The Monday, Nov. 22 meeting of the Planning & Zoning Commission was once again dominated by discussion of the 141 Danbury Rd. and Connecticut Humane Society projects. With the public comment period for both applications now closed, the commissioners presented their thoughts on each development and engaged in a few final debates.
Voting on both proposals is expected to take place at the Monday, Nov. 29 special meeting of P&Z, ahead of the turnover of two seats on the Commission next month.
Chair Rick Tomasetti opened the discussion with a reminder that the three separate applications pertaining to the 173-unit multi-family complex proposed for the former site of the Melissa and Doug corporate office must be considered in order as the success of one affects the prospects of the others.
By far the majority of the discussion concerned the text change to create a new overlay zoning district that will be known as DE-5R, the Designed Enterprise Residential District. On this application, Tomasetti and town planner Michael Wrinn noted the Commission has the greatest degree of discretion about whether to approve or reject.
Commissioner Florence Johnson expressed disappointment in the lack of a mixed-use plan for the site, which will be entirely residential under the current plan. In his later remarks, Tomasetti addressed this issue with a broader statement about mixed-use development.
“Mixed-use isn’t a panacea; we have to be careful about this model. We do not have enough population to support the retail we already have — adding more retail outside of the town center could be problematic,” he said, noting that in the past, the Commission has had to push other similar applicants to limit retail use.
Commissioner Jill Warren raised the topic of affordable housing requirements and whether the regulation change should codify a higher goal than the 10% of affordable units currently offered by the 141 Danbury Rd. plan, even if an exception is made in this case.
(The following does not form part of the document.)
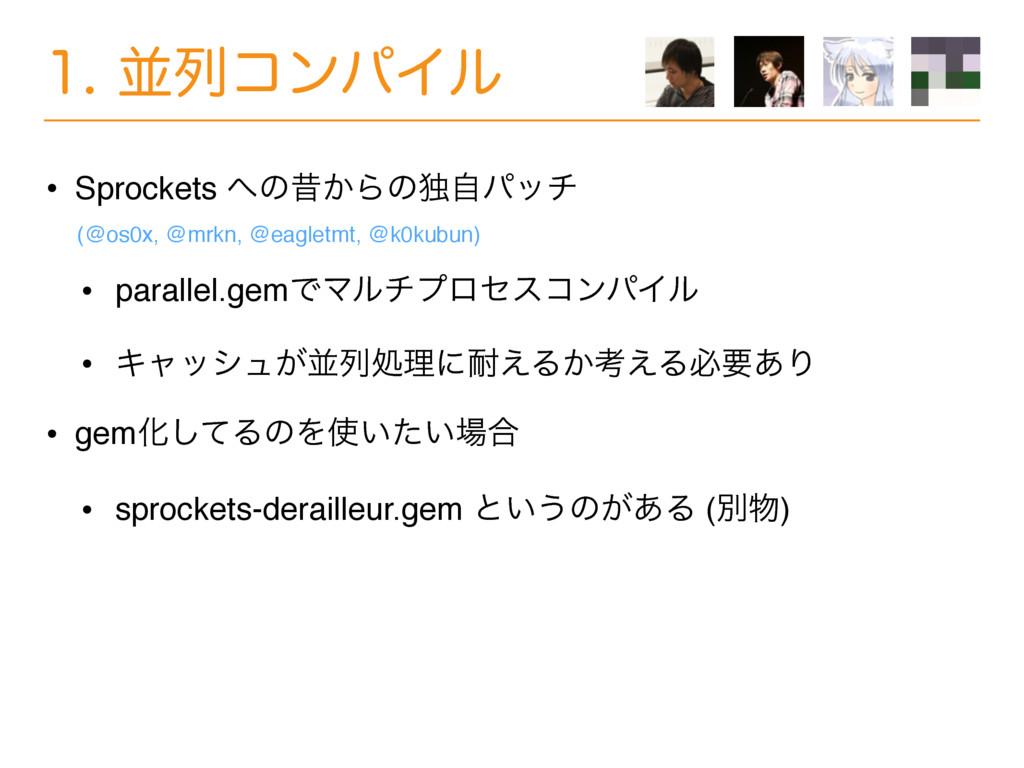 • Sprockets ͷੲ͔Βͷಠࣗύον • parallel.gemͰϚϧνϓϩηεί...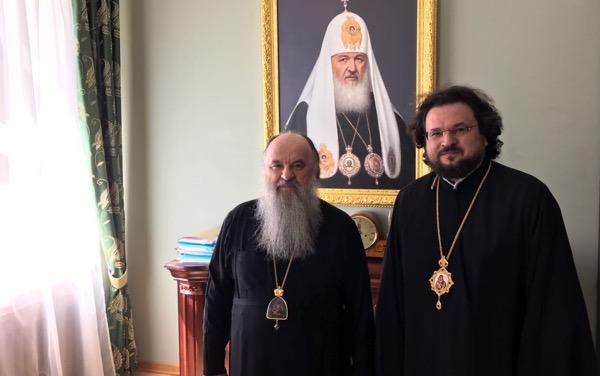 Работа в московской патриархии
Commissioners Matthew Murphy and Doris Knapp echoed Warren’s point.
Commissioner Melissa-Jean Rotini responded, “Ten percent gets us somewhere,” and posed that bringing a new multi-family building to a town dominated by single-family homes would itself serve as a driver for diversified housing stock and varied home prices.
Overall, the commissioners expressed support for the project. Commissioner Eric Fanwick called the current site “a godawful ugly building” and said the new development would be a good step forward for the town. Rotini said the project “falls squarely in line with the Plan of Conservation and Development (POCD).”
In closing, the commissioners requested a final change to the overlay text to remove a section about steep-slope provisions that would affect future projects, an issue first flagged by Warren in her remarks.
During the subsequent debate about the zoning change, several commissioners expressed lingering concerns about the lack of a traffic light at the intersection, but acknowledged that the project did not meet state requirements to have one added.
Tomasetti also took issue with feedback from the Architectural Review Board (ARB), which found that the project was out of context with the surrounding area. “Not every site can be a village,” he said, a reference to the ARB’s desire for more of a townhouse-style design. “This Commission has pushed — just as we did at 300 Danbury Rd. and 200 Danbury Rd., to move the dialogue of architecture and design forward. We have to do that across the board.”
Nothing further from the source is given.